> Task input:

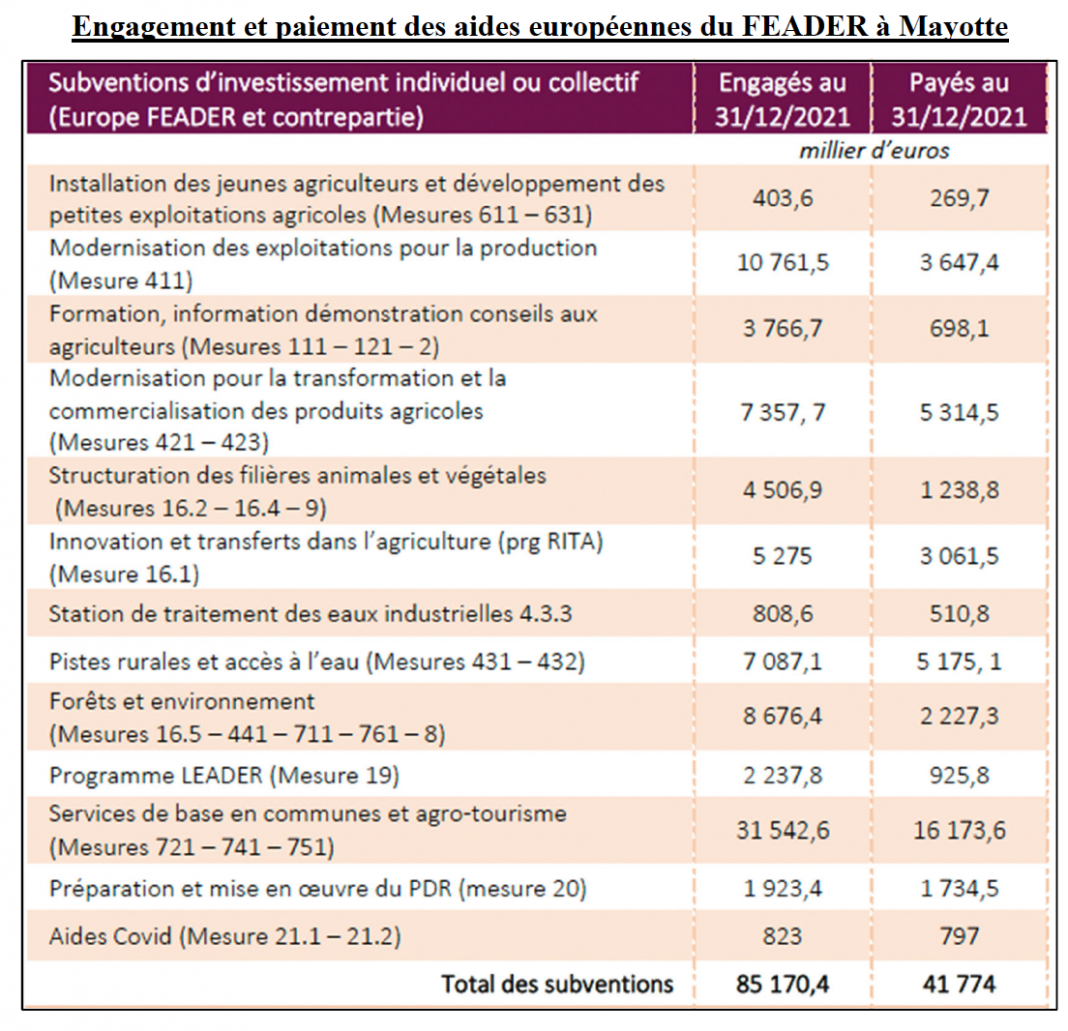 Engagement et paiement des aides européennes du FEADER à Mayotte

| Subventions d'investissement individuel ou collectif (Europe FEADER et contrepartie) | Engagés au 31/12/2021 | Payés au 31/12/2021 |
|---|---|---|
| | millier d'euros | |
| Installation des jeunes agriculteurs et développement des petites exploitations agricoles (Mesures 611 – 631) | 403,6 | 269,7 |
| Modernisation des exploitations pour la production (Mesure 411) | 10 761,5 | 3 647,4 |
| Formation, information démonstration conseils aux agriculteurs (Mesures 111 – 121 – 2) | 3 766,7 | 698,1 |
| Modernisation pour la transformation et la commercialisation des produits agricoles (Mesures 421 – 423) | 7 357, 7 | 5 314,5 |
| Structuration des filières animales et végétales (Mesures 16.2 – 16.4 – 9) | 4 506,9 | 1 238,8 |
| Innovation et transferts dans l'agriculture (prg RITA) (Mesure 16.1) | 5 275 | 3 061,5 |
| Station de traitement des eaux industrielles 4.3.3 | 808,6 | 510,8 |
| Pistes rurales et accès à l'eau (Mesures 431 – 432) | 7 087,1 | 5 175, 1 |
| Forêts et environnement (Mesures 16.5 – 441 – 711 – 761 – 8) | 8 676,4 | 2 227,3 |
| Programme LEADER (Mesure 19) | 2 237,8 | 925,8 |
| Services de base en communes et agro-tourisme (Mesures 721 – 741 – 751) | 31 542,6 | 16 173,6 |
| Préparation et mise en œuvre du PDR (mesure 20) | 1 923,4 | 1 734,5 |
| Aides Covid (Mesure 21.1 – 21.2) | 823 | 797 |
| Total des subventions | 85 170,4 | 41 774 |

> The problem: Exactly as they appear, transcribe the lines from the top of the material above through the line with "d'euros | |". Omit any picture.

> Task result:
 Engagement et paiement des aides européennes du FEADER à Mayotte

| Subventions d'investissement individuel ou collectif (Europe FEADER et contrepartie) | Engagés au 31/12/2021 | Payés au 31/12/2021 |
|---|---|---|
| | millier d'euros | |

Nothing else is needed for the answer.